Just tried to run jockey-text on my test server and found that it's not installed. Looked for the jockey-common package and found nothing. Even did a package search and there's no release for Trusty.

I feel like I've missed an important bit of news but what manages the "additional drivers" side of things in 14.04? Has Jockey been replaced or just renamed?

  • @Oli I know that you are the OP, but how this isn't relevant to 14.10 and up?
    – Braiam
    Mar 31, 2014 at 15:19
  • 2
    @Braiam It is but this is new in 14.04 and my question is about 14.04 (hence the tag). Most pointedly, it's what I'd search for (hence the title). In 6 months time, feel free to rename it to "since 14.04" :)
    – Oli
    Mar 31, 2014 at 15:42
  • 1
    Sorry, but that's not how tags are supposed to work. Tags are for categories, not for descriptions and are not supposed to "summarize your question using the tags" but to make "specific categories". In this case this question is not relevant to only 14.04 hence there's no need for the tag. I would consider it if it was hardware question, but it isn't. I'm not going to go back and fix something I could fix right now.
    – Braiam
    Apr 1, 2014 at 16:28
  • Thanks for keeping 14.04 in there Oli. I assume that it is common for tags to mark the first of a string of releases that a question is relevant for.
    – nealmcb
    Jan 21, 2015 at 14:15

3 Answers 3


Open the terminal and type:

sudo apt install ubuntu-drivers-common

ubuntu-drivers-common detects and installs additional Ubuntu driver packages.

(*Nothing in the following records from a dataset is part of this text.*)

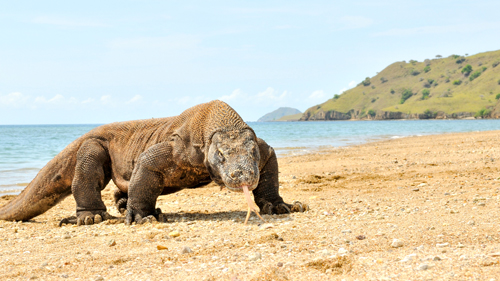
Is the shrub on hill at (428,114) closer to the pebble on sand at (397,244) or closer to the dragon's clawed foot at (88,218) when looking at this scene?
the dragon's clawed foot at (88,218)

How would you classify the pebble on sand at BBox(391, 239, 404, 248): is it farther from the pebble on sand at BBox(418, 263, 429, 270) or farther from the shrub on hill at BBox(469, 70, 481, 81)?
the shrub on hill at BBox(469, 70, 481, 81)

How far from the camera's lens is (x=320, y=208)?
272 inches

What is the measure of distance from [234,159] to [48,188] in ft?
13.2

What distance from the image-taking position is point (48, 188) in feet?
25.4

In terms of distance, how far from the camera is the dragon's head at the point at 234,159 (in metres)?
5.25

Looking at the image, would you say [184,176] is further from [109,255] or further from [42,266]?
[42,266]

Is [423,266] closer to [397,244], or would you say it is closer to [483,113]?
[397,244]

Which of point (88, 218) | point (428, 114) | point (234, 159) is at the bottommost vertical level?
point (428, 114)

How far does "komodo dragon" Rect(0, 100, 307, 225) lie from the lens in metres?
5.74

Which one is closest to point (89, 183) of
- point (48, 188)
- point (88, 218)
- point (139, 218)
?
point (88, 218)

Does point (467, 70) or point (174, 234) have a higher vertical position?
point (467, 70)

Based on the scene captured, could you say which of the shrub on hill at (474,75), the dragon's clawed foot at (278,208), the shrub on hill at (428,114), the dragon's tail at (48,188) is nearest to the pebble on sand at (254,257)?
the dragon's clawed foot at (278,208)

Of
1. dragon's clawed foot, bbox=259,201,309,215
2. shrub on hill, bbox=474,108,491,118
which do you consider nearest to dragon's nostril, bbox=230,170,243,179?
dragon's clawed foot, bbox=259,201,309,215

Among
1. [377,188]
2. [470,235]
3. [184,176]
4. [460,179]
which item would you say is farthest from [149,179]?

This package aggregates and abstracts Ubuntu specific logic and knowledge about third-party driver packages, and provides APIs for installers and driver configuration GUIs. It also contains some NVidia specific support code to find the most appropriate driver version (as Ubuntu usually ships several), as well as setting up the alternatives symlinks that the proprietary NVidia and FGLRX packages use.

Command line interface

The simplest frontend is the "ubuntu-drivers" command line tool. You can use it to show the available driver packages which apply to the current system (ubuntu-drivers list), or to install all drivers which are appropriate for automatic installation (sudo ubuntu-drivers autoinstall), which is mostly useful for integration into installers.

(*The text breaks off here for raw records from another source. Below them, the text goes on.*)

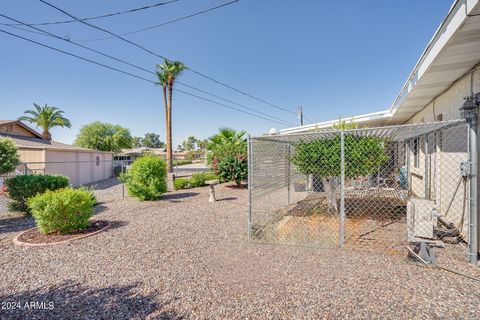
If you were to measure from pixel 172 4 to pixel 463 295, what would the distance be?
26.9 feet

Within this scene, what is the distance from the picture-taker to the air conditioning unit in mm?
3793

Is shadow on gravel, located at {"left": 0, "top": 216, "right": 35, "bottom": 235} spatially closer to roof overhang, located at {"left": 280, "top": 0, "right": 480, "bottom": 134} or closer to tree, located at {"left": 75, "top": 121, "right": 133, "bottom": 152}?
roof overhang, located at {"left": 280, "top": 0, "right": 480, "bottom": 134}

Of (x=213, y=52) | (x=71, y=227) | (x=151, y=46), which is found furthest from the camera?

See also: Can I install extra drivers via the command prompt?

  • Will this just install all available drivers without user confirmation/selection (e.g. hypothetical case when I need a WiFi driver but dont want a graphic driver)?
    – Takkat
    Mar 31, 2014 at 8:32
  • @Takkat I added the reply to your comment to my answer.
    – karel
    Mar 31, 2014 at 8:35
  • Thank you... ubuntu-drivers appears to have no manpage available in the whole of the Internets O.o
    – Takkat
    Mar 31, 2014 at 8:43
  • 1
    @Takkat Yeah that's pretty bad form. ubuntu-drivers --help is some use but it doesn't seem to explain everything.
    – Oli
    Mar 31, 2014 at 9:47

jockey has been superseded by software-properties in Ubuntu 14.04. Hence forth, software-properties would handle third-party driver configuration.

Sources: launchpad jockey-gtk amd64 and launchpad jockey-gtk i386.

software-properties-common available here packages.ubuntu.com and others available here.

  • Superseded, not replaced. It's a small big difference. Mar 31, 2014 at 8:30
  • @RaduRădeanu I think they are both the same. Mar 31, 2014 at 8:52
  • @AdityaPatil there is a difference: 'superseeded' means you can still use the old one. 'replaced' means the old one is gone ;-)
    – Rinzwind
    Mar 31, 2014 at 14:25
  • So which is it? Superseded or replaced?
    – trysis
    Mar 31, 2014 at 14:35
  • The LP bit you cite conflicts with your answer. software-properties hasn't replaced anything (recently), ubuntu-drivers-common has. software-properties-common contains scripts like add-apt-repository and (until recently) do-release-upgrade.
    – Oli
    Mar 31, 2014 at 15:15

If you want to launch from the command line to see additional output, launch software-properties-gtk.